**Source extract**.

Theoretically, these production enhancements are possible, but the stark reality is that our gas will simply run out sooner. Bibiyana is a relatively new discovery, and production enhancement can be justified, but the Titas gas field, which some claim is a 9 Tcf field, has been producing for more than 40 years. Further production enhancement without in-depth reservoir and well deliverability studies may cause a sudden decline in production as has been experienced with the Bakhrabad and Sangu fields.

 

The thumb rule of energy security is that once the R/P ratio becomes small, a country needs to find as much gas as it consumes in a year, otherwise R/P ratio will reach a point where gas supply has to be curtailed. How many drillings are needed to ensure this energy security? In Bangladesh, we have been very fortunate that by drilling less than 100 exploratory wells we have been able to find most of our gas and our success ratio is still close to 1:3. It is totally unrealistic that the old success ratio of 1:3 will still prevail. Therefore, we must be prepared to drill 5 or more wells to get 1 strike. The other question is how much reserve we can expect per strike. Apart from Bibiyana, most discoveries have been less than 1 Tcf. For the sake of argument if we assume discovery of 1 Tcf of gas for every 5 drillings, then in the next 5 years we must drill at least 25 exploratory wells. Over the years not only would the success ratio drop, but also the sizes of the discovered fields will decrease. We have to be prepared to drill 8-10 exploratory wells per year to maintain a healthy R/P ratio.

 

Exploring our natural gas resource is becoming expensive. Two shallow offshore drilling by Santos have been dry; Chevron has not had much success; importantly, BAPEX has not been able to add much to our reserves in the last 10 years. These conclusively prove that finding gas is becoming harder and harder and that more and more drillings are needed to find gas.

**Prompt a**. According to the passage on Bangladesh's natural gas, how many exploratory wells per year must be drilled to maintain a healthy R/P ratio?

**Data**.
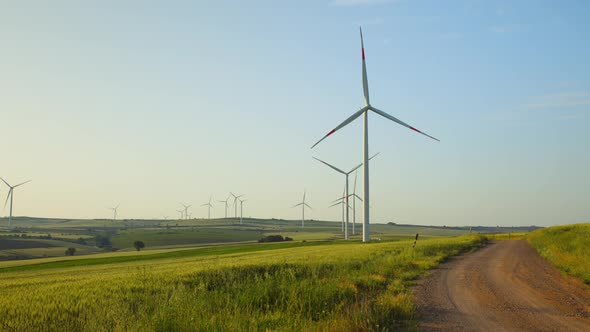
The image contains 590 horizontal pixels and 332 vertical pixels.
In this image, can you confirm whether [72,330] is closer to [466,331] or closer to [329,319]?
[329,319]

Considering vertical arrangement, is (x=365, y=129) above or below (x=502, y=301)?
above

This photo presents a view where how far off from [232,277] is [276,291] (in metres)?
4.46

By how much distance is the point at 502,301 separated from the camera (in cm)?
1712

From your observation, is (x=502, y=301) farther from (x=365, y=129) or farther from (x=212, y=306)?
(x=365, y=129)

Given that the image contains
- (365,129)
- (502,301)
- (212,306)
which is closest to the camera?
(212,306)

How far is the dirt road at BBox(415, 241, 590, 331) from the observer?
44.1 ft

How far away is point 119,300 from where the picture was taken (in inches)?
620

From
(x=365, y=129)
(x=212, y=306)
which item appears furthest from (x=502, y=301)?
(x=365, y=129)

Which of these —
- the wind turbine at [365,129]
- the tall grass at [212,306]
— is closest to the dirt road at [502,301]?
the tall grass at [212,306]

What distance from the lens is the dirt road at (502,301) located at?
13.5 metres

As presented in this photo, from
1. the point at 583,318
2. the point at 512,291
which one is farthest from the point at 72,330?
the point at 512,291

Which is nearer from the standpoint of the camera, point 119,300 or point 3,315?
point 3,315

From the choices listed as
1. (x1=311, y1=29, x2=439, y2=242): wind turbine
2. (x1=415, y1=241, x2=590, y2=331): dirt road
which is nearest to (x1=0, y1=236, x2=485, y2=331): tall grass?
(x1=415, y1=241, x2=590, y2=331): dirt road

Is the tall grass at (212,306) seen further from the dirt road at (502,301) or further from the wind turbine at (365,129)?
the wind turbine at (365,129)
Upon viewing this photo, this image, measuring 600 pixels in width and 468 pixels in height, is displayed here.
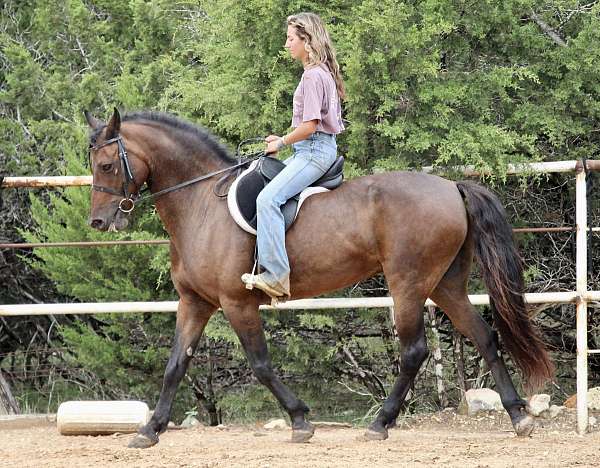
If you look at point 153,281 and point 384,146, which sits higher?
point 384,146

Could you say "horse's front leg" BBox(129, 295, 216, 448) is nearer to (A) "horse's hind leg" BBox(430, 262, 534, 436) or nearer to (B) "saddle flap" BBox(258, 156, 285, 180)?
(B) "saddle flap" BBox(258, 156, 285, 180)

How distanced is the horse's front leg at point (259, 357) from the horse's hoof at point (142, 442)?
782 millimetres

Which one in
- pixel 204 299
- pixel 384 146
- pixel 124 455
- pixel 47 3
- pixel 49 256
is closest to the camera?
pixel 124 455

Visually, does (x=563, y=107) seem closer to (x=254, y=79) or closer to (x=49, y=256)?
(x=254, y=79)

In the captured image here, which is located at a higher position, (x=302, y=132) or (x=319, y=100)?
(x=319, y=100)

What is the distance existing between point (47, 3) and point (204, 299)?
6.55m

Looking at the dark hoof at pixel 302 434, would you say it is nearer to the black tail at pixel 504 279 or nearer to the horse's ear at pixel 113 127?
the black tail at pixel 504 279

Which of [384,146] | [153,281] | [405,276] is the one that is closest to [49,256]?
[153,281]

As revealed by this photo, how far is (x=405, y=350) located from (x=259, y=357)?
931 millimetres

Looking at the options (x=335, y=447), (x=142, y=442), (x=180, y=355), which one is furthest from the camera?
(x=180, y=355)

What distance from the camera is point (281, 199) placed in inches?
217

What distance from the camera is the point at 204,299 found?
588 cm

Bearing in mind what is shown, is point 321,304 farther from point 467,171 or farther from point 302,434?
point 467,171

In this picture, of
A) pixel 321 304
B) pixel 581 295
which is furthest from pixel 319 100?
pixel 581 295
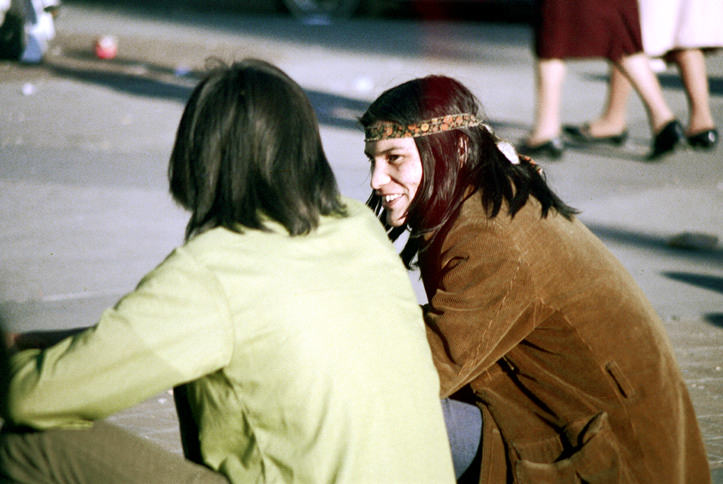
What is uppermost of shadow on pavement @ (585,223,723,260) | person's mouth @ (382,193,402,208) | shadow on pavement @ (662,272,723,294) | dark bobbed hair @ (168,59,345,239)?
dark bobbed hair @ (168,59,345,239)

**Prompt b**. Give, as a numbered list, the part of the entries that opens with the line containing "Looking at the dark" and runs through the end of the entries. Leave out blank lines and pictures.

**Correct output a**. 8-10 exploratory wells per year.

**Correct output b**.
1. Looking at the dark hoof at pixel 302 434, would you say it is nearer to the black tail at pixel 504 279 or nearer to the horse's ear at pixel 113 127?
2. the black tail at pixel 504 279
3. Which of [384,146] | [153,281] | [405,276] is the one that is closest to [49,256]?
4. [153,281]
5. As revealed by this photo, how far is (x=405, y=350) located from (x=259, y=357)?
6. 931 millimetres
7. Looking at the options (x=335, y=447), (x=142, y=442), (x=180, y=355), which one is furthest from the camera?
8. (x=180, y=355)
9. What distance from the camera is point (281, 199) placed in inches?
10. 217
11. What distance from the camera is the point at 204,299 found?
12. 588 cm
13. Bearing in mind what is shown, is point 321,304 farther from point 467,171 or farther from point 302,434?
14. point 467,171
15. In this picture, of
16. A) pixel 321 304
17. B) pixel 581 295
18. which is furthest from pixel 319 100?
19. pixel 581 295
20. What is uppermost of shadow on pavement @ (585,223,723,260) | person's mouth @ (382,193,402,208) | shadow on pavement @ (662,272,723,294) | dark bobbed hair @ (168,59,345,239)?
21. dark bobbed hair @ (168,59,345,239)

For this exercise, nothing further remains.